Language Detection¶

How translit's lang="auto" detection works, from script identification through character-level discrimination to fail-safe fallbacks.

Overview¶

When lang="auto" is passed to transliterate(), slugify(), catalog_key(), or any other function that accepts a lang parameter, translit runs a three-stage detection pipeline:

Script identification — find the dominant non-Latin, non-Common script
Character-level discrimination — scan for exclusive characters that uniquely identify a language within ambiguous scripts
Fallback — use the script's default language mapping

The entire pipeline is deterministic, O(n), and fail-safe: if detection is uncertain, it falls back to the safe default rather than guessing.

from translit import transliterate

# Stage 1: Cyrillic detected → ambiguous script
# Stage 2: ї found → Ukrainian discriminator hit
# Stage 3: returns "uk"
transliterate("Київ", lang="auto")   # → "Kyiv" (Ukrainian profile)

Stage 1: Script Identification¶

translit classifies each character by its Unicode script property using a static table of 42 scripts with binary search lookup. The first non-Latin, non-Common, non-Inherited character determines the primary script.

from translit import detect_scripts

detect_scripts("Москва")      # → [Script.CYRILLIC]
detect_scripts("東京タワー")   # → [Script.HAN, Script.KATAKANA]
detect_scripts("Hello World")  # → [Script.LATIN]

For Latin-only text, no language override is applied (stage 2 may still detect Latin discriminators like Vietnamese or Turkish characters).

Unambiguous scripts¶

Many scripts map to exactly one language in translit's profile set. Detection is immediate with no further analysis needed:

Script	Language	Code
Georgian	Georgian	`ka`
Armenian	Armenian	`hy`
Thai	Thai	`th`
Hangul	Korean	`ko`
Hiragana / Katakana	Japanese	`ja`
Greek	Greek	`el`
Thaana	Dhivehi	`dv`
Bengali	Bengali	`bn`
Tamil	Tamil	`ta`
Telugu	Telugu	`te`
Kannada	Kannada	`kn`
Malayalam	Malayalam	`ml`
Gujarati	Gujarati	`gu`
Gurmukhi	Punjabi	`pa`
Odia	Odia	`or`
Sinhala	Sinhala	`si`
Ethiopic	Amharic	`am`
Tibetan	Tibetan	`bo`
Lao	Lao	`lo`
Myanmar	Burmese	`my`
Khmer	Khmer	`km`
Hebrew	Hebrew	`he`
Javanese	Javanese	`jv`

For these scripts, lang="auto" is equivalent to passing the explicit code.

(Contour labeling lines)
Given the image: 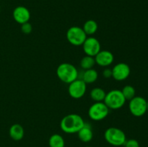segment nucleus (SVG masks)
<instances>
[{
	"label": "nucleus",
	"instance_id": "1",
	"mask_svg": "<svg viewBox=\"0 0 148 147\" xmlns=\"http://www.w3.org/2000/svg\"><path fill=\"white\" fill-rule=\"evenodd\" d=\"M85 123L83 118L80 115L72 113L62 118L60 122V128L66 133H77Z\"/></svg>",
	"mask_w": 148,
	"mask_h": 147
},
{
	"label": "nucleus",
	"instance_id": "2",
	"mask_svg": "<svg viewBox=\"0 0 148 147\" xmlns=\"http://www.w3.org/2000/svg\"><path fill=\"white\" fill-rule=\"evenodd\" d=\"M56 75L62 82L66 84L78 79V70L73 64L69 63H62L56 69Z\"/></svg>",
	"mask_w": 148,
	"mask_h": 147
},
{
	"label": "nucleus",
	"instance_id": "3",
	"mask_svg": "<svg viewBox=\"0 0 148 147\" xmlns=\"http://www.w3.org/2000/svg\"><path fill=\"white\" fill-rule=\"evenodd\" d=\"M103 102L109 110H119L124 106L126 102V99L124 98L121 90L112 89L106 93Z\"/></svg>",
	"mask_w": 148,
	"mask_h": 147
},
{
	"label": "nucleus",
	"instance_id": "4",
	"mask_svg": "<svg viewBox=\"0 0 148 147\" xmlns=\"http://www.w3.org/2000/svg\"><path fill=\"white\" fill-rule=\"evenodd\" d=\"M104 137L108 144L114 146H123L127 141L124 131L115 127H111L106 130Z\"/></svg>",
	"mask_w": 148,
	"mask_h": 147
},
{
	"label": "nucleus",
	"instance_id": "5",
	"mask_svg": "<svg viewBox=\"0 0 148 147\" xmlns=\"http://www.w3.org/2000/svg\"><path fill=\"white\" fill-rule=\"evenodd\" d=\"M109 113V108L103 102L92 104L88 109V116L94 121H101L105 119Z\"/></svg>",
	"mask_w": 148,
	"mask_h": 147
},
{
	"label": "nucleus",
	"instance_id": "6",
	"mask_svg": "<svg viewBox=\"0 0 148 147\" xmlns=\"http://www.w3.org/2000/svg\"><path fill=\"white\" fill-rule=\"evenodd\" d=\"M66 35L68 42L75 46H82L88 37L82 27L78 26H72L69 27L66 32Z\"/></svg>",
	"mask_w": 148,
	"mask_h": 147
},
{
	"label": "nucleus",
	"instance_id": "7",
	"mask_svg": "<svg viewBox=\"0 0 148 147\" xmlns=\"http://www.w3.org/2000/svg\"><path fill=\"white\" fill-rule=\"evenodd\" d=\"M147 102L144 97L135 96L130 100L129 110L132 115L135 117H142L147 112Z\"/></svg>",
	"mask_w": 148,
	"mask_h": 147
},
{
	"label": "nucleus",
	"instance_id": "8",
	"mask_svg": "<svg viewBox=\"0 0 148 147\" xmlns=\"http://www.w3.org/2000/svg\"><path fill=\"white\" fill-rule=\"evenodd\" d=\"M87 89V84L82 80L77 79L69 84L68 92L71 97L74 99H80L85 95Z\"/></svg>",
	"mask_w": 148,
	"mask_h": 147
},
{
	"label": "nucleus",
	"instance_id": "9",
	"mask_svg": "<svg viewBox=\"0 0 148 147\" xmlns=\"http://www.w3.org/2000/svg\"><path fill=\"white\" fill-rule=\"evenodd\" d=\"M83 51L87 56L95 57L97 53L101 50L99 40L94 37H88L82 45Z\"/></svg>",
	"mask_w": 148,
	"mask_h": 147
},
{
	"label": "nucleus",
	"instance_id": "10",
	"mask_svg": "<svg viewBox=\"0 0 148 147\" xmlns=\"http://www.w3.org/2000/svg\"><path fill=\"white\" fill-rule=\"evenodd\" d=\"M131 69L130 66L125 63H119L112 69V77L115 80L121 82L127 79L130 75Z\"/></svg>",
	"mask_w": 148,
	"mask_h": 147
},
{
	"label": "nucleus",
	"instance_id": "11",
	"mask_svg": "<svg viewBox=\"0 0 148 147\" xmlns=\"http://www.w3.org/2000/svg\"><path fill=\"white\" fill-rule=\"evenodd\" d=\"M94 58L95 63L102 67H107L110 66L114 61V54L107 50H101Z\"/></svg>",
	"mask_w": 148,
	"mask_h": 147
},
{
	"label": "nucleus",
	"instance_id": "12",
	"mask_svg": "<svg viewBox=\"0 0 148 147\" xmlns=\"http://www.w3.org/2000/svg\"><path fill=\"white\" fill-rule=\"evenodd\" d=\"M12 16L15 22L22 24L29 22L30 19V12L25 7L18 6L13 10Z\"/></svg>",
	"mask_w": 148,
	"mask_h": 147
},
{
	"label": "nucleus",
	"instance_id": "13",
	"mask_svg": "<svg viewBox=\"0 0 148 147\" xmlns=\"http://www.w3.org/2000/svg\"><path fill=\"white\" fill-rule=\"evenodd\" d=\"M77 135L78 138L82 142L87 143L90 141L93 137V133L90 125L85 122L82 128L77 132Z\"/></svg>",
	"mask_w": 148,
	"mask_h": 147
},
{
	"label": "nucleus",
	"instance_id": "14",
	"mask_svg": "<svg viewBox=\"0 0 148 147\" xmlns=\"http://www.w3.org/2000/svg\"><path fill=\"white\" fill-rule=\"evenodd\" d=\"M10 137L14 141H20L24 137V128L20 124H13L9 131Z\"/></svg>",
	"mask_w": 148,
	"mask_h": 147
},
{
	"label": "nucleus",
	"instance_id": "15",
	"mask_svg": "<svg viewBox=\"0 0 148 147\" xmlns=\"http://www.w3.org/2000/svg\"><path fill=\"white\" fill-rule=\"evenodd\" d=\"M98 73L95 69H90L88 70H85L82 74V80L85 84H92L94 83L98 79Z\"/></svg>",
	"mask_w": 148,
	"mask_h": 147
},
{
	"label": "nucleus",
	"instance_id": "16",
	"mask_svg": "<svg viewBox=\"0 0 148 147\" xmlns=\"http://www.w3.org/2000/svg\"><path fill=\"white\" fill-rule=\"evenodd\" d=\"M98 23L93 20H87L84 23L83 27H82V29H83L84 32H85L87 35H94L98 30Z\"/></svg>",
	"mask_w": 148,
	"mask_h": 147
},
{
	"label": "nucleus",
	"instance_id": "17",
	"mask_svg": "<svg viewBox=\"0 0 148 147\" xmlns=\"http://www.w3.org/2000/svg\"><path fill=\"white\" fill-rule=\"evenodd\" d=\"M106 95V93L105 90L100 87L93 88L90 93L91 99L95 101V102H103Z\"/></svg>",
	"mask_w": 148,
	"mask_h": 147
},
{
	"label": "nucleus",
	"instance_id": "18",
	"mask_svg": "<svg viewBox=\"0 0 148 147\" xmlns=\"http://www.w3.org/2000/svg\"><path fill=\"white\" fill-rule=\"evenodd\" d=\"M49 144L50 147H64L65 142L62 135L53 134L49 138Z\"/></svg>",
	"mask_w": 148,
	"mask_h": 147
},
{
	"label": "nucleus",
	"instance_id": "19",
	"mask_svg": "<svg viewBox=\"0 0 148 147\" xmlns=\"http://www.w3.org/2000/svg\"><path fill=\"white\" fill-rule=\"evenodd\" d=\"M80 64L81 68L84 70H88V69H92L93 66L95 64V58L92 57V56H85L81 59L80 61Z\"/></svg>",
	"mask_w": 148,
	"mask_h": 147
},
{
	"label": "nucleus",
	"instance_id": "20",
	"mask_svg": "<svg viewBox=\"0 0 148 147\" xmlns=\"http://www.w3.org/2000/svg\"><path fill=\"white\" fill-rule=\"evenodd\" d=\"M126 100H131L136 96V91L134 86L132 85H126L121 90Z\"/></svg>",
	"mask_w": 148,
	"mask_h": 147
},
{
	"label": "nucleus",
	"instance_id": "21",
	"mask_svg": "<svg viewBox=\"0 0 148 147\" xmlns=\"http://www.w3.org/2000/svg\"><path fill=\"white\" fill-rule=\"evenodd\" d=\"M21 30L24 34L28 35L33 30V26H32V24L29 22L23 23V24H21Z\"/></svg>",
	"mask_w": 148,
	"mask_h": 147
},
{
	"label": "nucleus",
	"instance_id": "22",
	"mask_svg": "<svg viewBox=\"0 0 148 147\" xmlns=\"http://www.w3.org/2000/svg\"><path fill=\"white\" fill-rule=\"evenodd\" d=\"M124 147H140L139 142L135 139H130L126 141L124 144Z\"/></svg>",
	"mask_w": 148,
	"mask_h": 147
},
{
	"label": "nucleus",
	"instance_id": "23",
	"mask_svg": "<svg viewBox=\"0 0 148 147\" xmlns=\"http://www.w3.org/2000/svg\"><path fill=\"white\" fill-rule=\"evenodd\" d=\"M103 75L105 78L106 79H108V78L112 77V69H108V68H106L103 70Z\"/></svg>",
	"mask_w": 148,
	"mask_h": 147
},
{
	"label": "nucleus",
	"instance_id": "24",
	"mask_svg": "<svg viewBox=\"0 0 148 147\" xmlns=\"http://www.w3.org/2000/svg\"><path fill=\"white\" fill-rule=\"evenodd\" d=\"M147 112H148V101L147 102Z\"/></svg>",
	"mask_w": 148,
	"mask_h": 147
},
{
	"label": "nucleus",
	"instance_id": "25",
	"mask_svg": "<svg viewBox=\"0 0 148 147\" xmlns=\"http://www.w3.org/2000/svg\"><path fill=\"white\" fill-rule=\"evenodd\" d=\"M86 147H90V146H86Z\"/></svg>",
	"mask_w": 148,
	"mask_h": 147
}]
</instances>
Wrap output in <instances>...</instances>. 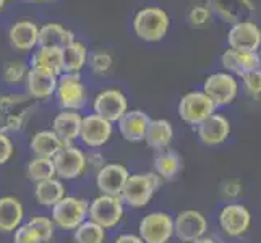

▶ Aim of the exercise
According to the language detection page, how many scripts are in the static table used to classify each character?

▶ Output of the task
42 scripts.